James Huntsman’s brother, Jon Huntsman Jr., was a Utah governor, presidential candidate, and ambassador to Russia, China, and Singapore
The trio says the tithes are intended for charitable work, but state in court documents that the tithe is “permanently invested in accounts that it never uses for charitable work.”
They allege that the church “has gone to great lengths to conceal the actual disposition of donations from the public and its members.”
Their case, and Huntsman’s, was sparked by a 2019 whistleblower who alleged that the church “channeled billions of dollars in donations into secret permanent investments through Ensign” — the church’s affiliated investment manager.

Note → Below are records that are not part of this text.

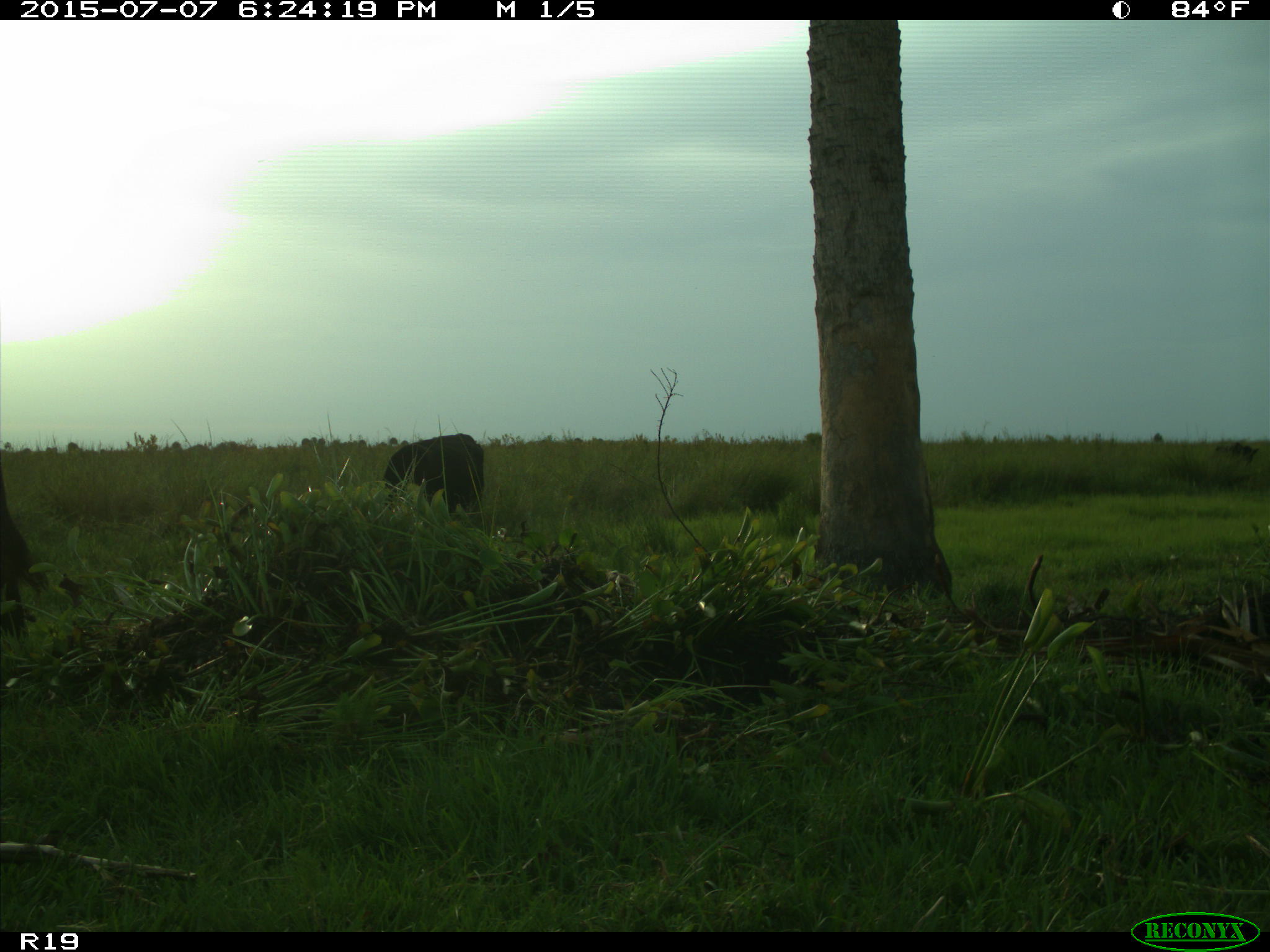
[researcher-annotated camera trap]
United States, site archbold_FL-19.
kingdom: Animalia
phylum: Chordata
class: Mammalia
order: Artiodactyla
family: Bovidae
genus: Bos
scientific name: Bos taurus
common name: domestic cow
Bos taurus (domestic cow).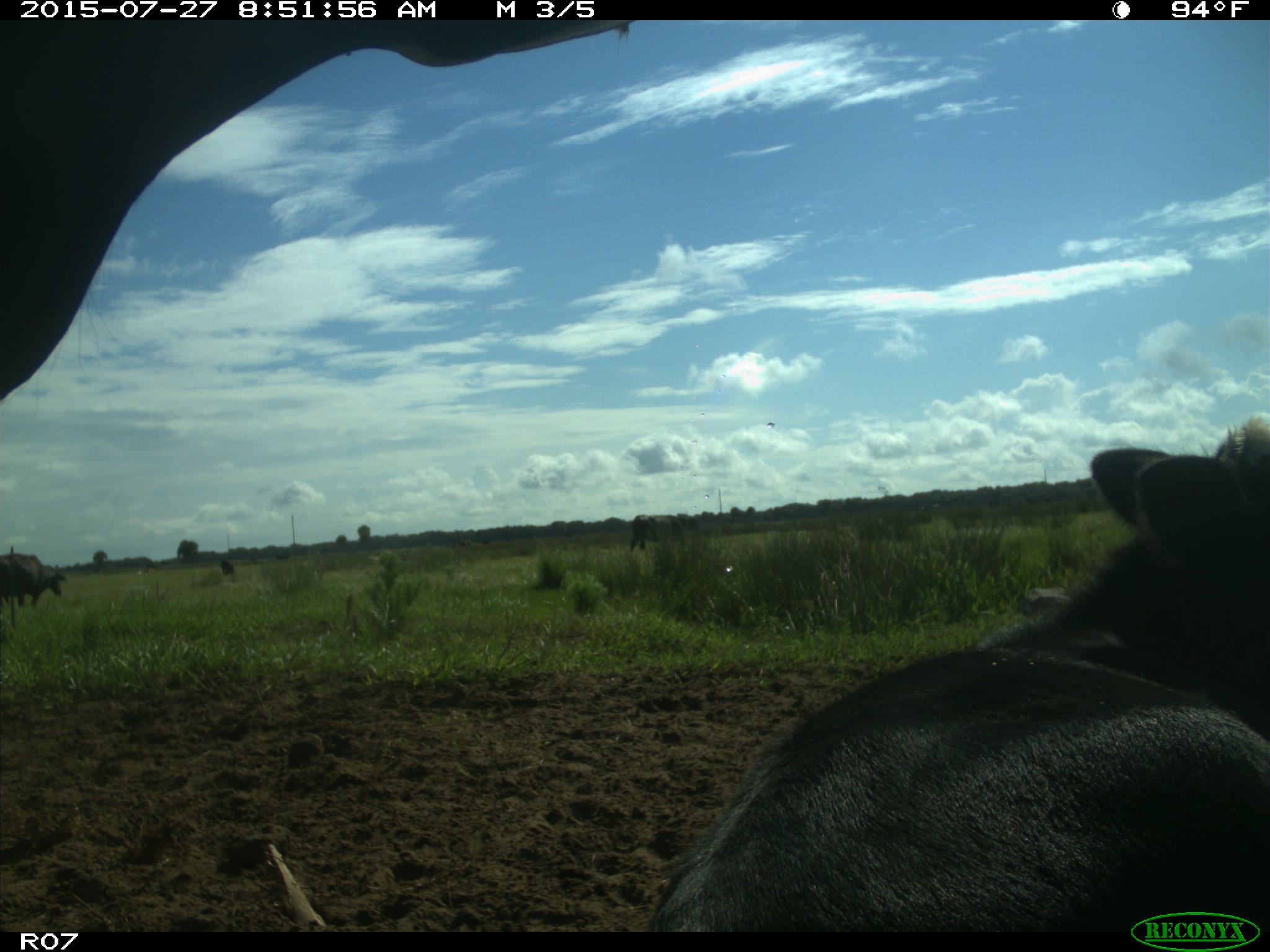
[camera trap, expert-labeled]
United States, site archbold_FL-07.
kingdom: Animalia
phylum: Chordata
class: Mammalia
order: Artiodactyla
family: Bovidae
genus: Bos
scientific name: Bos taurus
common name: domestic cow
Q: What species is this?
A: Bos taurus (domestic cow).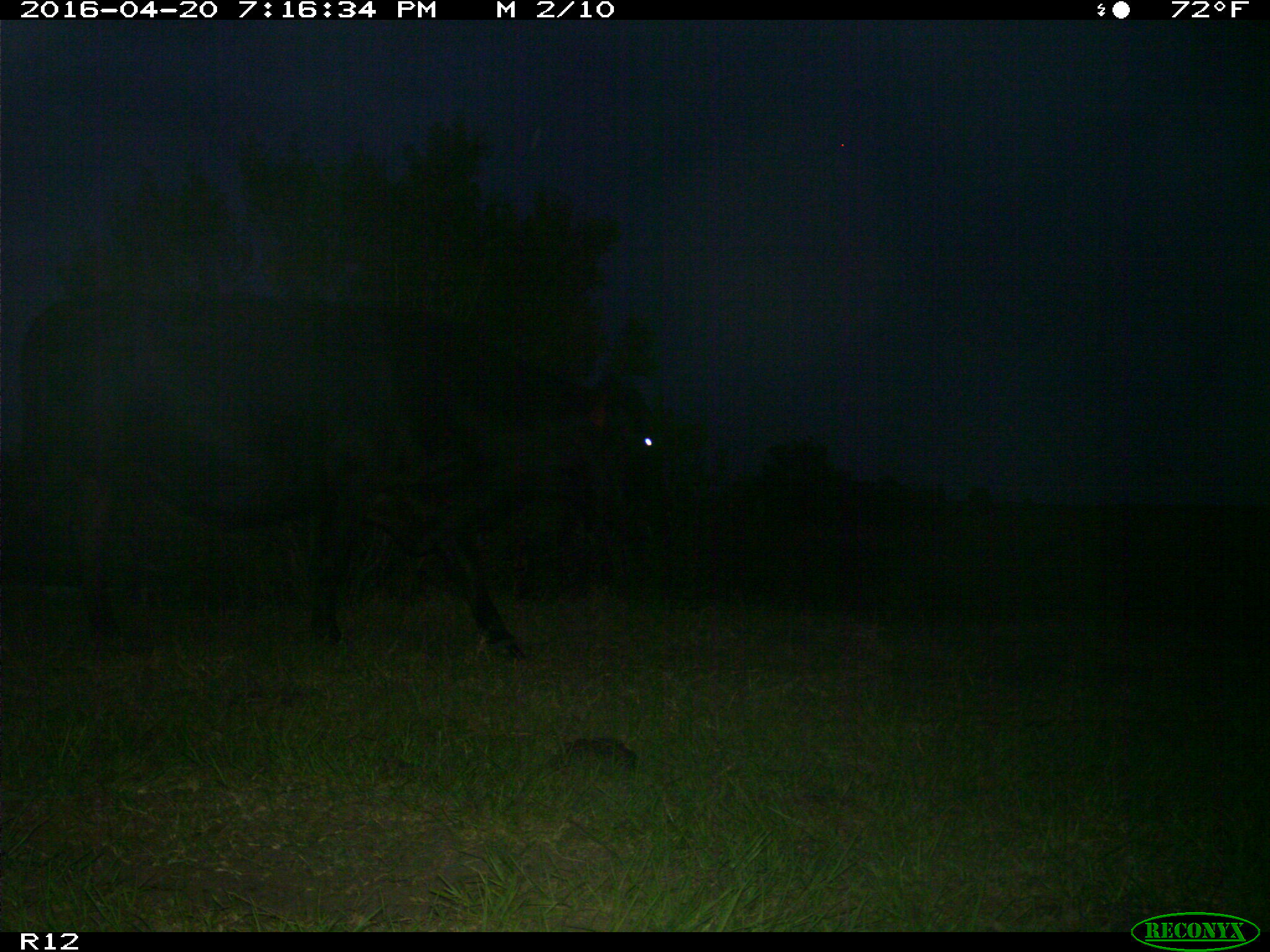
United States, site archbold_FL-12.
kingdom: Animalia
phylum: Chordata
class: Mammalia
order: Artiodactyla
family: Bovidae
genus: Bos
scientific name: Bos taurus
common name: domestic cow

Ensign Peak, considered a rainy day fund, has issued money only twice in its 26-year history, according to both lawsuits.
In 2009, Ensign Peak spent $600 million bailing out Beneficial Life, a failing for-profit insurance company owned by the church.
From 2010 to 2014, it spent $1.4 billion building the City Creek Center mall near Temple Square in downtown Salt Lake City.
In February, the U.S. Securities and Exchange Commission said fined the church and Ensign Peak Advisors a total of $5 million for using shell companies to obscure the size of the investment portfolio under church control.
The church agreed to pay $1 million and Ensign Peak $4 million.
The whistleblower, David Nielsen, a former Ensign Peak investment manager, filed a 90-page memorandum this year with the U.S. Senate Finance Committee demanding a congressional investigation into the church’s finances.
DailyMail.com has reached out to the church for comment but has not yet heard back.